Он наклонился и слегка поцеловал ее, потом усмехнулся. Эмбер внимательно посмотрела на него, но так и не поняла – осуждает он ее или нет.

– Конечно, это не грех. Траур, память об усопшем – это должно быть в сердце… – Он прикоснулся к ее левой груди.

После необычно жаркого и засушливого лета погода резко изменилась в конце октября. Обрушились яростные штормовые ливни, а в конце месяца начались суровые морозы. Мужчины, несмотря ни на что, ездили верхом или ходили на охоту, однако порох намокал и охотники редко возвращались с добычей.
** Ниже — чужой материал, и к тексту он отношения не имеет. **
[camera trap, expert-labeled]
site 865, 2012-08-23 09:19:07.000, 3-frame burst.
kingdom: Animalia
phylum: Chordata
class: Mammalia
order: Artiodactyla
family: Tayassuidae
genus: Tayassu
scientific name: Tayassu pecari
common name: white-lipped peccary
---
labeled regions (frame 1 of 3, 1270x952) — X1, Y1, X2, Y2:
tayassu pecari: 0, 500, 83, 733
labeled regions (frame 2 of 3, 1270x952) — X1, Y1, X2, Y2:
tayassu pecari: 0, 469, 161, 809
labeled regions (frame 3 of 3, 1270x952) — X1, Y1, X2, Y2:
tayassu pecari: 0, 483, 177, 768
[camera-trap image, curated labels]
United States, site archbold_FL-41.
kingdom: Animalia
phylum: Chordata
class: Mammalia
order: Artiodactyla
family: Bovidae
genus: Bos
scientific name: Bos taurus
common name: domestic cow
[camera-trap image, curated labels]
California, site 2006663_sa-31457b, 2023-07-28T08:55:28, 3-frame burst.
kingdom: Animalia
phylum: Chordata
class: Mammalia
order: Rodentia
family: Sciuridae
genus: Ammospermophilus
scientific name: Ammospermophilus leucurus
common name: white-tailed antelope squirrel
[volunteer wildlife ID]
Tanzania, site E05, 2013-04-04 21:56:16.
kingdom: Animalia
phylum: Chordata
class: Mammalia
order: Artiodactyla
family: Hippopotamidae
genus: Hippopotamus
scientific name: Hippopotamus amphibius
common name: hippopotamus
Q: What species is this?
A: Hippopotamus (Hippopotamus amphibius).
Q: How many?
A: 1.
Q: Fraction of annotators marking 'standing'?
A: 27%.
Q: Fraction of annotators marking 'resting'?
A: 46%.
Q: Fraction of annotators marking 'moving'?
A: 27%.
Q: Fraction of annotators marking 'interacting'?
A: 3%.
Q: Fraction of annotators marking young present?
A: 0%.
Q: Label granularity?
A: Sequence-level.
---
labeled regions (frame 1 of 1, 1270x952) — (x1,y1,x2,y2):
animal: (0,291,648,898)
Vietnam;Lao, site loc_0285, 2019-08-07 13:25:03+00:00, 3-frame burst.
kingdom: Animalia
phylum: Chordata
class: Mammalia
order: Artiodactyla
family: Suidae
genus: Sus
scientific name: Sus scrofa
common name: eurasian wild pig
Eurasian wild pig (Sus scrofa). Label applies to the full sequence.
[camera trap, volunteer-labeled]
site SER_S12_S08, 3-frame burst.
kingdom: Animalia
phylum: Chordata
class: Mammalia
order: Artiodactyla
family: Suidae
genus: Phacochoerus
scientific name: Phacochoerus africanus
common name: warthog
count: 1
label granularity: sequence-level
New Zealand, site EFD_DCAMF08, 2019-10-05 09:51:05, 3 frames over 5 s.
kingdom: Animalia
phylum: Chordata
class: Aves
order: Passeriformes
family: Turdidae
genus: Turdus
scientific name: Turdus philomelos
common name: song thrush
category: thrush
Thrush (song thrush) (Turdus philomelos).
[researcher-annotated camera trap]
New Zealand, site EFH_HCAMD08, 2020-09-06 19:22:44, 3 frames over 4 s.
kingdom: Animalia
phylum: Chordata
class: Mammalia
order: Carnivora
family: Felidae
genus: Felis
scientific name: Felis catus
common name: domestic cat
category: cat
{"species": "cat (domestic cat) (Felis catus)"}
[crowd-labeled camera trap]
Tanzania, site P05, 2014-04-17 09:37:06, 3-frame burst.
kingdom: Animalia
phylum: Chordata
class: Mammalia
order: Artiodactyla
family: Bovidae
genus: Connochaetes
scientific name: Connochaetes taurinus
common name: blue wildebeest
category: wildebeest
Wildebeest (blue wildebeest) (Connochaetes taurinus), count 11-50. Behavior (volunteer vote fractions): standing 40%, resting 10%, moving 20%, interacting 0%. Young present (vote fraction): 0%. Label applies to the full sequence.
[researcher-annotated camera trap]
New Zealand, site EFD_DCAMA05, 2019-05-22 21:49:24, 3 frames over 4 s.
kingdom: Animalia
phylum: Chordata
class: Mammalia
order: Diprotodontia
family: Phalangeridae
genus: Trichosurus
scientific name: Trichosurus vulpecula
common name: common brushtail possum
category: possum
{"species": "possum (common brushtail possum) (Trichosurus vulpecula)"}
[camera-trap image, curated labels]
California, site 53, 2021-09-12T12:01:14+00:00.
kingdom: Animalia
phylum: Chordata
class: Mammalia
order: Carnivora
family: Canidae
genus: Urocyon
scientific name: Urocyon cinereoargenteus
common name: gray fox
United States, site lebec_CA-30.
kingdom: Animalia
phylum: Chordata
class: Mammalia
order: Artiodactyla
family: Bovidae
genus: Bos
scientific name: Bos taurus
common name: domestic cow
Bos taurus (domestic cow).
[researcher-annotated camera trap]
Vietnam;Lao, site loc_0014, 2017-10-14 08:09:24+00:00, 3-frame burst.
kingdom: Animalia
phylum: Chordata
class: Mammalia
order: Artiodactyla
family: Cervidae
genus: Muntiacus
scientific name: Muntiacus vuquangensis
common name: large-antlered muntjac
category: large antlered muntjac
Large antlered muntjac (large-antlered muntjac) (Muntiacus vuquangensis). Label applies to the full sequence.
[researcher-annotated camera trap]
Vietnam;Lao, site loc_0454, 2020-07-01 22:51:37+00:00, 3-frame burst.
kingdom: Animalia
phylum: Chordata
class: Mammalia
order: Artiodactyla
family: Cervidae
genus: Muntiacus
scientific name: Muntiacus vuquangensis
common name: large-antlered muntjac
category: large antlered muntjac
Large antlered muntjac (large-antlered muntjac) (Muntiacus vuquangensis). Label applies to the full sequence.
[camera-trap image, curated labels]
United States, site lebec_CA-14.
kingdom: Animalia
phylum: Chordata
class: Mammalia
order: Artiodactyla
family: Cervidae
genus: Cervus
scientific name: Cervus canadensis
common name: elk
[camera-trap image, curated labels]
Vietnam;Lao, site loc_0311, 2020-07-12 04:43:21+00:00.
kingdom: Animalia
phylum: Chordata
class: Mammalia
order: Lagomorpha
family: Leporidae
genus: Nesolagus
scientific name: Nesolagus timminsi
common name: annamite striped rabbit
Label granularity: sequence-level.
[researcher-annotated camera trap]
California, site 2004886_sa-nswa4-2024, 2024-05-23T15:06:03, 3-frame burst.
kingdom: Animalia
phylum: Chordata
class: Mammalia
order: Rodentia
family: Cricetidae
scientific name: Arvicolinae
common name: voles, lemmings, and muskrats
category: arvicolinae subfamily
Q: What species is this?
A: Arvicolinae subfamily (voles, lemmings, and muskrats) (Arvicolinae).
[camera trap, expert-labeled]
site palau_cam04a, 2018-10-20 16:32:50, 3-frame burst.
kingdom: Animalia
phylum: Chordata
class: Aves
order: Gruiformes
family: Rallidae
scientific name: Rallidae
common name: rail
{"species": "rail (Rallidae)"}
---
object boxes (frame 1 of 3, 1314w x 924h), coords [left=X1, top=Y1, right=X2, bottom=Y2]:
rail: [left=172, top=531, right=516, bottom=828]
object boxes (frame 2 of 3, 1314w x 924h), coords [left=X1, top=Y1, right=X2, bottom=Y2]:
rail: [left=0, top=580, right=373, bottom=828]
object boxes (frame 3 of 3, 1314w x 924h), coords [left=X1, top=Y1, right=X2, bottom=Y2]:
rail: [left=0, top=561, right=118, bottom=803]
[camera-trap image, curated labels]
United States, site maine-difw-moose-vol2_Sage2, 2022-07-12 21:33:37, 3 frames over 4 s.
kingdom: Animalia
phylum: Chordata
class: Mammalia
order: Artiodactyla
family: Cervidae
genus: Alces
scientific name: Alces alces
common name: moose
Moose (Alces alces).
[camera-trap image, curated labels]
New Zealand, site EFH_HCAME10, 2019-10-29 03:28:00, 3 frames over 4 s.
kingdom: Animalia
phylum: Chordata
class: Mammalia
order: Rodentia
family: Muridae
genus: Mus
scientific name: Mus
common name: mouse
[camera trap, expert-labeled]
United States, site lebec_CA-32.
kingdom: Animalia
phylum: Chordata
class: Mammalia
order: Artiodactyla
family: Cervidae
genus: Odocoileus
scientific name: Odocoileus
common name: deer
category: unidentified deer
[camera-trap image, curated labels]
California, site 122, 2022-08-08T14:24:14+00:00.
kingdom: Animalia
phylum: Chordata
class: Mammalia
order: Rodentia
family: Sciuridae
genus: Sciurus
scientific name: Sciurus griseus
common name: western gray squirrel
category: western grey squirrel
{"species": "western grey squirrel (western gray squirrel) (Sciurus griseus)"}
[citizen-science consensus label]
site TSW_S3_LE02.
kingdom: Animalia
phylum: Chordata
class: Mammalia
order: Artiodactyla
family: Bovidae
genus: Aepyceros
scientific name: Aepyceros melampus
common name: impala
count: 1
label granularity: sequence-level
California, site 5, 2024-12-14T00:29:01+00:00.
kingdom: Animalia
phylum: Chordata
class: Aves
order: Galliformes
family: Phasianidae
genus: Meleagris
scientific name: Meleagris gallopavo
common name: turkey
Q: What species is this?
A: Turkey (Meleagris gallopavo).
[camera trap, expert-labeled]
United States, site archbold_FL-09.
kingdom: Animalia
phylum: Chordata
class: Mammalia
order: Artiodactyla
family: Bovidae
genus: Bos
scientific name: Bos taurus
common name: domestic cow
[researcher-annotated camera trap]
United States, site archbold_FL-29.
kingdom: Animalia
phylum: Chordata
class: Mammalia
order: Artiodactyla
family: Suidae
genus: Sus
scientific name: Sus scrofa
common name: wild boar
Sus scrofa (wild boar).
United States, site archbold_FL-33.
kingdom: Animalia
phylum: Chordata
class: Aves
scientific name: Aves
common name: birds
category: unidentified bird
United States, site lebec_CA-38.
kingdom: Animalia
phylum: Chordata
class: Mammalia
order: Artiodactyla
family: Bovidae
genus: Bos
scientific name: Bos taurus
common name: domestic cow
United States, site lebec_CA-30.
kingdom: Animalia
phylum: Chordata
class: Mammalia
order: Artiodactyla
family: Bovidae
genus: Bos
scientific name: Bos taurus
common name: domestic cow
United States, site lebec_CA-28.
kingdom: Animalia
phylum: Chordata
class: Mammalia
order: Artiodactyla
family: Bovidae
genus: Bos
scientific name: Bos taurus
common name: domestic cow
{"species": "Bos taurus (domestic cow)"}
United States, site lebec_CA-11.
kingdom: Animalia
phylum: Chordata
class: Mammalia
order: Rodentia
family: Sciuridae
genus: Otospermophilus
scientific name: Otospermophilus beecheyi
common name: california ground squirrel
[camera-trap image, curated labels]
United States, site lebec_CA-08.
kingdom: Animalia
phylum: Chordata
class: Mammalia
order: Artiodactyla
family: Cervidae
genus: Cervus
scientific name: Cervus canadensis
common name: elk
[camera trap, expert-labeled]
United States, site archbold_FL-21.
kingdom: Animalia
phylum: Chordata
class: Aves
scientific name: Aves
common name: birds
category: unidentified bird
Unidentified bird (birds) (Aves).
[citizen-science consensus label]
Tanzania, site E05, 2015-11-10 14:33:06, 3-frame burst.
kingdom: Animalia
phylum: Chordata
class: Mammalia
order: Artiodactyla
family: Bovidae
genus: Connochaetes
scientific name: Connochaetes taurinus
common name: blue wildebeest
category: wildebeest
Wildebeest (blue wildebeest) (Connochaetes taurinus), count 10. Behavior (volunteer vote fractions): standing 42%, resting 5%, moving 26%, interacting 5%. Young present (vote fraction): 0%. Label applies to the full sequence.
Эмбер почти все время проводила с детьми. Иногда Брюс и Элмсбери играли в бильярд, а Эмбер следила за их игрой, или же они все трое играли в карты, или развлекались составлением анаграмм из своих имен. Чаще всего анаграммы оказывались не особенно лестными. Эмили редко присоединялась к ним – она была старомодной женой и предпочитала сама руководить хозяйством и наведением чистоты в доме, а не перепоручать эти заботы управляющему, как делали многие светские дамы. Эмбер не могла себе представить, как можно проводить столько времени в детской, в кладовой, на кухне. Служанки наверняка чувствовали себя лучше в отсутствие Эмили.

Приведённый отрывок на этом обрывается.